Starting statistics collection: Panel help

You can start the collection of cluster statistics from the Starting the Collection of Statistics panel in the management GUI.

Introduction

For each collection interval, the management GUI creates four statistics files: one for managed disks (MDisks), named Nm_stat; one for volumes and volume copies, named Nv_stat; one for nodes, named Nn_stat; and one for drives, named Nd_stat. The files are written to the /dumps/iostats directory on the node. To retrieve the statistics files from the non-configuration nodes onto the configuration node, svctask cpdumps command must be used.

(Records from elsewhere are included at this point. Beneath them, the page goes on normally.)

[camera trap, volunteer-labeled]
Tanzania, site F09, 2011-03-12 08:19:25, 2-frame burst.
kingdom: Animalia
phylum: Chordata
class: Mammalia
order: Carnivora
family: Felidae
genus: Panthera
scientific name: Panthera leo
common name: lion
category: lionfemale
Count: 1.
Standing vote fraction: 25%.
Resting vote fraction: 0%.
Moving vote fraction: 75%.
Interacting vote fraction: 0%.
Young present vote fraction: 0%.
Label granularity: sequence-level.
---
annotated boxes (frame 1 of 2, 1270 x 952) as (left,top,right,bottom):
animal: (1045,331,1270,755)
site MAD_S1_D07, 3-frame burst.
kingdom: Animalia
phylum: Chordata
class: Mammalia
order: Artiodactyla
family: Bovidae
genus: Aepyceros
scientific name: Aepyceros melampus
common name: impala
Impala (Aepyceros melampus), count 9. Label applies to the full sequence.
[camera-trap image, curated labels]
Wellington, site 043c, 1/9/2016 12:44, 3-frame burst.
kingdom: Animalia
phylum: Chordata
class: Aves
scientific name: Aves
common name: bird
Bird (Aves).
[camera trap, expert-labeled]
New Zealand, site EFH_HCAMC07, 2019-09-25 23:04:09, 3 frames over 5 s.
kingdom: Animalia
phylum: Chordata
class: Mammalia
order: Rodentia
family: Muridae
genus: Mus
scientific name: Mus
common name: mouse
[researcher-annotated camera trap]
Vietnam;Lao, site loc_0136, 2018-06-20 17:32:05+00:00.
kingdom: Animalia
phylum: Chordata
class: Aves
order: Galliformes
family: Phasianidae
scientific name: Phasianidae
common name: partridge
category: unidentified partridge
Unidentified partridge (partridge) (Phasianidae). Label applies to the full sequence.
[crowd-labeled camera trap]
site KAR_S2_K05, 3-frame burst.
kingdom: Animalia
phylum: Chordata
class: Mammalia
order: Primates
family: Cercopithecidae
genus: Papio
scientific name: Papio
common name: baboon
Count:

A maximum of 16 files of each type can be created for the node. When the 17th file is created, the oldest file for the node is overwritten.

Fields

The following fields are available for user definition:

Interval: Specify the interval in minutes between the collection of statistics. You can specify 1 - 60 minutes in increments of 1 minute.

Tables

The following tables describe the information that is reported for individual nodes and volumes.

Table 1 describes the statistics collection for MDisks, for individual nodes.

Table 1. Statistics collection for individual nodes
Statistic name	Description
id	Indicates the name of the MDisk for which the statistics apply.
idx	Indicates the identifier of the MDisk for which the statistics apply.
rb	Indicates the cumulative number of blocks of data that is read (since the node has been running).
re	Indicates the cumulative read external response time in milliseconds for each MDisk. The cumulative response time for disk reads is calculated by starting a timer when a SCSI read command is issued and stopped when the command completes successfully. The elapsed time is added to the cumulative counter.
ro	Indicates the cumulative number of MDisk read operations that are processed (since the node has been running).
rq	Indicates the cumulative read queued response time in milliseconds for each MDisk. This response is measured from above the queue of commands to be sent to an MDisk because the queue depth is already full. This calculation includes the elapsed time that is taken for read commands to complete from the time they join the queue.
wb	Indicates the cumulative number of blocks of data written (since the node has been running).
we	Indicates the cumulative write external response time in milliseconds for each MDisk. The cumulative response time for disk writes is calculated by starting a timer when a SCSI write command is issued and stopped when the command completes successfully. The elapsed time is added to the cumulative counter.
wo	Indicates the cumulative number of MDisk write operations processed (since the node has been running).
wq	Indicates the cumulative write queued response time in milliseconds for each MDisk. This is measured from above the queue of commands to be sent to an MDisk because the queue depth is already full. This calculation includes the elapsed time taken for write commands to complete from the time they join the queue.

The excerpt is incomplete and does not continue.